In the text on DAC6, which law transposed the directive into Portuguese law?

---------- Text block ----------

João Miguel Fernandes of Morais Leitão discusses the impact of Portugal transposing the DAC6 rules into law.

The Council Directive (EU) 2018/822, of May 25 2018, usually known as DAC6, has as its stated purpose to enhance transparency, reduce uncertainty over beneficial ownership and dissuade intermediaries from designing, marketing and implementing harmful tax structures.

The setting up of these exchange of information schemes moves in a sensitive area between the public interest in the protection of national tax bases and several fundamental rights of taxpayers, namely the ones related with privacy and confidentiality, which are subject to remarkable restrictions under these reporting schemes.

Attending to this underlying conflict, all the adopted regulations must be subject to an accurate evaluation under the proportionality principle in order to ensure that they are in line with the fundamental rights and principles recognised in EU law, particularly the ones contained in the Charter of Fundamental Rights of the EU.

In accordance with the subsidiarity principle, DAC6 sets out a minimum level of exchange of tax information, although the Directive also states that a member state can take further national reporting measures of a similar nature.

Bearing this framework in mind, DAC6 has been transposed to the Portuguese jurisdiction by means of Law No. 26/2020, of July 21 2020. Within this context, the Portuguese state has gone beyond the directive regime, adding two specific features to the national regime.

---------- Dataset records ----------

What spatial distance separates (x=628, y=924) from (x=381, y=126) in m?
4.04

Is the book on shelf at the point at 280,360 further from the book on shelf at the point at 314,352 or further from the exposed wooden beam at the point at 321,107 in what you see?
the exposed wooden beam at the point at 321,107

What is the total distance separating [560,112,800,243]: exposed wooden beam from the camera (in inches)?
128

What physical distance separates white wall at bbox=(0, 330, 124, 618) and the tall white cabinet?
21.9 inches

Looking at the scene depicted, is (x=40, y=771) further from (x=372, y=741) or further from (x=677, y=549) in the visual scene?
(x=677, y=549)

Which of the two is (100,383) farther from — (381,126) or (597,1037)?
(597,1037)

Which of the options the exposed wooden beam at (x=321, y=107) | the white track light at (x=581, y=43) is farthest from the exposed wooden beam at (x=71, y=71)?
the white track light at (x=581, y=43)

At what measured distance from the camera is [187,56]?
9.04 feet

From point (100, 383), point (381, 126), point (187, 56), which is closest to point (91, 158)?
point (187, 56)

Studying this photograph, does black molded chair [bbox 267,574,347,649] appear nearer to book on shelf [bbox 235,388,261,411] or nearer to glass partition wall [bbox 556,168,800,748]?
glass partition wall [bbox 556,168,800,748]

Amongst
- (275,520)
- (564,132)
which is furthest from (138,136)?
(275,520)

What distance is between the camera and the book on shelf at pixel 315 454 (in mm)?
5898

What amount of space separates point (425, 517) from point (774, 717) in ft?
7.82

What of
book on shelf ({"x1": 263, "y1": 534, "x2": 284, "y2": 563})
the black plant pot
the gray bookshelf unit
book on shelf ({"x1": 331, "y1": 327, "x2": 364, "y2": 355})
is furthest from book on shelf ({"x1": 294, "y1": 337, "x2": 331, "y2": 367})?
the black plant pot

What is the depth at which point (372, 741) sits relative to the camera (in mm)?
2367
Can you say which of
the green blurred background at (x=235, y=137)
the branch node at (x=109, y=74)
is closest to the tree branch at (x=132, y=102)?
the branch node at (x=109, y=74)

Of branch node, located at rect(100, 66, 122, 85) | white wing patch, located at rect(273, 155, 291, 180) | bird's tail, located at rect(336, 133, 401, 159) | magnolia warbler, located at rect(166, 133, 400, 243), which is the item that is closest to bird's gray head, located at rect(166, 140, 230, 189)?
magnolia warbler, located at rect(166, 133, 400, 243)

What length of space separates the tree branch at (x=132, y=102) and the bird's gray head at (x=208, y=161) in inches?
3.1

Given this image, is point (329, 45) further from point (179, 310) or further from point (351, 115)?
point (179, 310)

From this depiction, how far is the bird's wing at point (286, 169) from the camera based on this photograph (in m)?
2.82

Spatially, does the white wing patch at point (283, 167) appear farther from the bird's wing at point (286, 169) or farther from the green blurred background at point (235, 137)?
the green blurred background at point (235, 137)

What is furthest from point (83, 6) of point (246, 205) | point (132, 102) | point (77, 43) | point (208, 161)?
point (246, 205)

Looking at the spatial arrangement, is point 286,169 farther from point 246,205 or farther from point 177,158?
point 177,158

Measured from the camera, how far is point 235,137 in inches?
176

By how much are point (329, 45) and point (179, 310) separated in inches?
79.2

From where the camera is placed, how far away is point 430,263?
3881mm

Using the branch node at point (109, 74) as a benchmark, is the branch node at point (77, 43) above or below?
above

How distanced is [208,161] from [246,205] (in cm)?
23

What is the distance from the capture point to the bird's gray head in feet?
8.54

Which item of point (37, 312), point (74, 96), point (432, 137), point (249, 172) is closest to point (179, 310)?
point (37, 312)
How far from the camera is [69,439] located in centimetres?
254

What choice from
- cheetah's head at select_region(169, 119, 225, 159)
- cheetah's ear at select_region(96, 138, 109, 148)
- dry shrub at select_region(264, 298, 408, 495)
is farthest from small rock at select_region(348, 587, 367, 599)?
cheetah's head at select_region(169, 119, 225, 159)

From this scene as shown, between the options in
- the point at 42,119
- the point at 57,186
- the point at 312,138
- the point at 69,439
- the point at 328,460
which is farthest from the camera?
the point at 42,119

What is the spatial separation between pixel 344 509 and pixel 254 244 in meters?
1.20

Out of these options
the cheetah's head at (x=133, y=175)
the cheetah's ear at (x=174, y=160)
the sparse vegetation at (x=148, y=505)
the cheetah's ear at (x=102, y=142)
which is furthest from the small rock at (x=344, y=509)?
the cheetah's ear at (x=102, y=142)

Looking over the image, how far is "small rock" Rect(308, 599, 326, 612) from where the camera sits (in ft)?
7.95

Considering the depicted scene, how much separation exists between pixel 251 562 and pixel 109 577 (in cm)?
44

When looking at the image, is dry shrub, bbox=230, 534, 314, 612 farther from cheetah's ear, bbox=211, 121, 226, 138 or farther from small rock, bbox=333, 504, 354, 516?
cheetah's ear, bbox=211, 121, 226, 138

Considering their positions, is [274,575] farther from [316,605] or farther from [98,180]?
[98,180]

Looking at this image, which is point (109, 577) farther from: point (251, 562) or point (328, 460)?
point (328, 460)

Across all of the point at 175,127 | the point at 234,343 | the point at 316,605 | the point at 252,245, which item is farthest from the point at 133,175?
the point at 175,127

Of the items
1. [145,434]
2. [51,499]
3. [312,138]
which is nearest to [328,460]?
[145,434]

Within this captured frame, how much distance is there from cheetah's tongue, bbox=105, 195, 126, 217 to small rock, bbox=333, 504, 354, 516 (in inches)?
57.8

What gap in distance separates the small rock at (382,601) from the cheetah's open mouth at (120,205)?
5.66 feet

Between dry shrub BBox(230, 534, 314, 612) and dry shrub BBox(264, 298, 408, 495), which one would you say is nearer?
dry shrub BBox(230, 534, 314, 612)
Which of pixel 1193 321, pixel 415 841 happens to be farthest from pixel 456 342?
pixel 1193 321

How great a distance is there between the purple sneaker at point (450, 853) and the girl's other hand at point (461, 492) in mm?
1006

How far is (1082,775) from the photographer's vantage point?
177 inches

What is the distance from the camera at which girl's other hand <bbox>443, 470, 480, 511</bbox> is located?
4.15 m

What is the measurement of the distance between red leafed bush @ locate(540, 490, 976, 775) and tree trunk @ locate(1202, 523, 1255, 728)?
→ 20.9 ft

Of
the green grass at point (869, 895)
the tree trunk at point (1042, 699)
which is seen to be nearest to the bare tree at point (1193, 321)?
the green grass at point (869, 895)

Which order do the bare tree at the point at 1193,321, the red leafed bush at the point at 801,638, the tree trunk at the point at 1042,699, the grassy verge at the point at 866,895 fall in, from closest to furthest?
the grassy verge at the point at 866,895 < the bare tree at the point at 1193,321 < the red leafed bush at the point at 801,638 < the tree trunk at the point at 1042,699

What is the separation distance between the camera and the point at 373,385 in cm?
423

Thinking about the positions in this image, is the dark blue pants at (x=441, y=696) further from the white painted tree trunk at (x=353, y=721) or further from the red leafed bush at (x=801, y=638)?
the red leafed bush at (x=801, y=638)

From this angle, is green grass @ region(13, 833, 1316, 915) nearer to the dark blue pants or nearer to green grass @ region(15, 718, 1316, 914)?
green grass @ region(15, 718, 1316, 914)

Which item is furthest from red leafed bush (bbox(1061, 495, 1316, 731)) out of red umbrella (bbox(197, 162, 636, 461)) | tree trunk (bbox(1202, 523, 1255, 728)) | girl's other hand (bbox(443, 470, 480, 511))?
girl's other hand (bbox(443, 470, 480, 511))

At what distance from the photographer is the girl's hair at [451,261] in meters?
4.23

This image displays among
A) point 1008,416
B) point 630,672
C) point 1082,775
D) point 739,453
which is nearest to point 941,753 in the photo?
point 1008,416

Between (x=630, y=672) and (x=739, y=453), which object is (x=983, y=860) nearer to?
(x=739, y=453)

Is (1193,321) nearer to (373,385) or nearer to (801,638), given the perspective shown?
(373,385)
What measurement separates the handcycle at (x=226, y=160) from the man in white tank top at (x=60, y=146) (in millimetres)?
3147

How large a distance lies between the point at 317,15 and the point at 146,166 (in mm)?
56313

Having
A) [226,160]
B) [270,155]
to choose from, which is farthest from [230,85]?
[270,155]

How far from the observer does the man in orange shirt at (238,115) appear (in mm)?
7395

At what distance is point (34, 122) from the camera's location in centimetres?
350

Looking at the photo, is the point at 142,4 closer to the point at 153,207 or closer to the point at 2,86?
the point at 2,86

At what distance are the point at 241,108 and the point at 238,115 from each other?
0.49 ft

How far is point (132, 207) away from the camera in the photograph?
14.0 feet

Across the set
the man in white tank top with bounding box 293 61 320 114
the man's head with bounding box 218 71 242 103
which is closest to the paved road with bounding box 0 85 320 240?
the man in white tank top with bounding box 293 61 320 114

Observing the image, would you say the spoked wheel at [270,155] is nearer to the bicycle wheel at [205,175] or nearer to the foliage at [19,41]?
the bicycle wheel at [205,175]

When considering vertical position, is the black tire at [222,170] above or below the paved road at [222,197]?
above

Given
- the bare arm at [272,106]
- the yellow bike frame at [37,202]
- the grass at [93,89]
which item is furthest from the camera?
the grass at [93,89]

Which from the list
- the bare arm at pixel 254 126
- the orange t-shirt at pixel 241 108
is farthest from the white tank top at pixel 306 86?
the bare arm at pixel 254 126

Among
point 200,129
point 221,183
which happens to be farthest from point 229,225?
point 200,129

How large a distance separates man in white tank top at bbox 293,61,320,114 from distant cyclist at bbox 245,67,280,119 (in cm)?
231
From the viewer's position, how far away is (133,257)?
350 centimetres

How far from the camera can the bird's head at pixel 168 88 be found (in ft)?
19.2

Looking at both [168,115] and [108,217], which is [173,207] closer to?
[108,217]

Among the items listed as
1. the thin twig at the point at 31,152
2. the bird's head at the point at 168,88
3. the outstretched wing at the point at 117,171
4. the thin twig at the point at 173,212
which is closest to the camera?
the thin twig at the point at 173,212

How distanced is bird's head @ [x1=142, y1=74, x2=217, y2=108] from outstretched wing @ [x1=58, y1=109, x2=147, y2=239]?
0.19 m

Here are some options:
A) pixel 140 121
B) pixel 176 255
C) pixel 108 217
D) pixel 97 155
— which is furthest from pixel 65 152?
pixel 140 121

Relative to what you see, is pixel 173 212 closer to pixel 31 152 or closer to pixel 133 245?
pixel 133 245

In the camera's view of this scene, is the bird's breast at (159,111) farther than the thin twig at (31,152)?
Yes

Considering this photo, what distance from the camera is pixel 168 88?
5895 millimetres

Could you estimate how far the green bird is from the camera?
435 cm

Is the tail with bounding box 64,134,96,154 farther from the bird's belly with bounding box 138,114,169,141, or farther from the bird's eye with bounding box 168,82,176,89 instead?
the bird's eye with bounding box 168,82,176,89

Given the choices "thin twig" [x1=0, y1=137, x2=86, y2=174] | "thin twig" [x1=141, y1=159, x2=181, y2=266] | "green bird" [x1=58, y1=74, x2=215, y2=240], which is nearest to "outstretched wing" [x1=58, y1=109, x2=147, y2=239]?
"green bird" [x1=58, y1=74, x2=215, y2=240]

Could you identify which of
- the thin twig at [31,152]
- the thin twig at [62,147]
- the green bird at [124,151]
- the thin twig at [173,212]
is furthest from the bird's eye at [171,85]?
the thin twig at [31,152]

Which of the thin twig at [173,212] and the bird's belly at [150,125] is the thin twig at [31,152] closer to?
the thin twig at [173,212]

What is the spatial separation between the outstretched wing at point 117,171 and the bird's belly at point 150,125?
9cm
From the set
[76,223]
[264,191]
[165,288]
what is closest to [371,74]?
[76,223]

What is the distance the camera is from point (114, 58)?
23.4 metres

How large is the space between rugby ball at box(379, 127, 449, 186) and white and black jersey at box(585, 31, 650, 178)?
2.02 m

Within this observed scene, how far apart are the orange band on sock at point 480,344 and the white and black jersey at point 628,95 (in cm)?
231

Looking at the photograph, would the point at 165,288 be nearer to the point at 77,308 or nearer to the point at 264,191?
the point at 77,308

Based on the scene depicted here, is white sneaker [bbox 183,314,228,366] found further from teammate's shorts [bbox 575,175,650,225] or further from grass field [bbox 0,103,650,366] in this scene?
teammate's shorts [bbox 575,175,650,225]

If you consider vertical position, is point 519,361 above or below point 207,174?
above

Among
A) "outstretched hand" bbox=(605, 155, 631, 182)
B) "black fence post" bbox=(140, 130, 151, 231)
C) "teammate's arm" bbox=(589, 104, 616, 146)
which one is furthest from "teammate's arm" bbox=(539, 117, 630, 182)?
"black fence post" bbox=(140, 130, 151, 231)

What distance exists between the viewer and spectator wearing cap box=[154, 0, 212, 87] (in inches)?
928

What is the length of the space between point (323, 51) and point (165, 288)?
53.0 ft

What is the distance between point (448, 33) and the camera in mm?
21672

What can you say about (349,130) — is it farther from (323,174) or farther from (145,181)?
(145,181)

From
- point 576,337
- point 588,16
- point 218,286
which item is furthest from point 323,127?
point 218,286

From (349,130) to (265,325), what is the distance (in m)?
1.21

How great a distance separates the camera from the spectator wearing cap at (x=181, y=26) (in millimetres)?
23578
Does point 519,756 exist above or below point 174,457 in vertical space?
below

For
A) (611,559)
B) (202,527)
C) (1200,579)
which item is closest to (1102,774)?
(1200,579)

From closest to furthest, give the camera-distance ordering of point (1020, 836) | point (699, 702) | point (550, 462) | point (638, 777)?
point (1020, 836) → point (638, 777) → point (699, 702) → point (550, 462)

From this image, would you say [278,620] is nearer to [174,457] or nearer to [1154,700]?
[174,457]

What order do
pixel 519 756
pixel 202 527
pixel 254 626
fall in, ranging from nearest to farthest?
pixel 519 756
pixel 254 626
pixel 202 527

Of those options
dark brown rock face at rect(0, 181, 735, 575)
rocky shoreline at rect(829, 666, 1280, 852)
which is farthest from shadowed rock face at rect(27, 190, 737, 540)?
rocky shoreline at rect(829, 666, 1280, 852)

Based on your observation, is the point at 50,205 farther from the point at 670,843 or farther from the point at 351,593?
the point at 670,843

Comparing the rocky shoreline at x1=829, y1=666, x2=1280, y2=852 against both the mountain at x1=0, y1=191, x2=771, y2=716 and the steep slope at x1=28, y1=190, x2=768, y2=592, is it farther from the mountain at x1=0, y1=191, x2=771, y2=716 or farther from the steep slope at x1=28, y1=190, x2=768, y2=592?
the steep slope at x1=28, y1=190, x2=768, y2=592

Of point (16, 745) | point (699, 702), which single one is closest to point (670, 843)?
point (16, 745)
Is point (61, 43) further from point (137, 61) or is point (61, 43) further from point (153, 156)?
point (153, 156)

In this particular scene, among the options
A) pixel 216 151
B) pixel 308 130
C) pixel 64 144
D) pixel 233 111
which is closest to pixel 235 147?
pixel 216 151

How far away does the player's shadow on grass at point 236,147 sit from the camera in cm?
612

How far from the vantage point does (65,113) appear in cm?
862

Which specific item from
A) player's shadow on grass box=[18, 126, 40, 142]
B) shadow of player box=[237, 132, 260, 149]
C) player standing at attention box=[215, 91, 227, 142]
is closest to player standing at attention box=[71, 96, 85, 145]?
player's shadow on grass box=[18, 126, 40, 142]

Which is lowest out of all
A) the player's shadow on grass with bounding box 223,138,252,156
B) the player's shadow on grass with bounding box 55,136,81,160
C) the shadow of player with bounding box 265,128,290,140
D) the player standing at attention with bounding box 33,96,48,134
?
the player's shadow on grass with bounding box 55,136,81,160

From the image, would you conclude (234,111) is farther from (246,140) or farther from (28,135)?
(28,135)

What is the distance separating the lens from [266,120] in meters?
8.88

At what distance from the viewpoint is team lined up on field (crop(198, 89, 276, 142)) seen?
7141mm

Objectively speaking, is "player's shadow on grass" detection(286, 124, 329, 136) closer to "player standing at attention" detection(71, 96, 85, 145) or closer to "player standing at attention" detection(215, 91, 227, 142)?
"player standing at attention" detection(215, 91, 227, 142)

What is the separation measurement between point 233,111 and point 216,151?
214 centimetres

----------

◆ Answer to this task: Law No. 26/2020, of July 21 2020.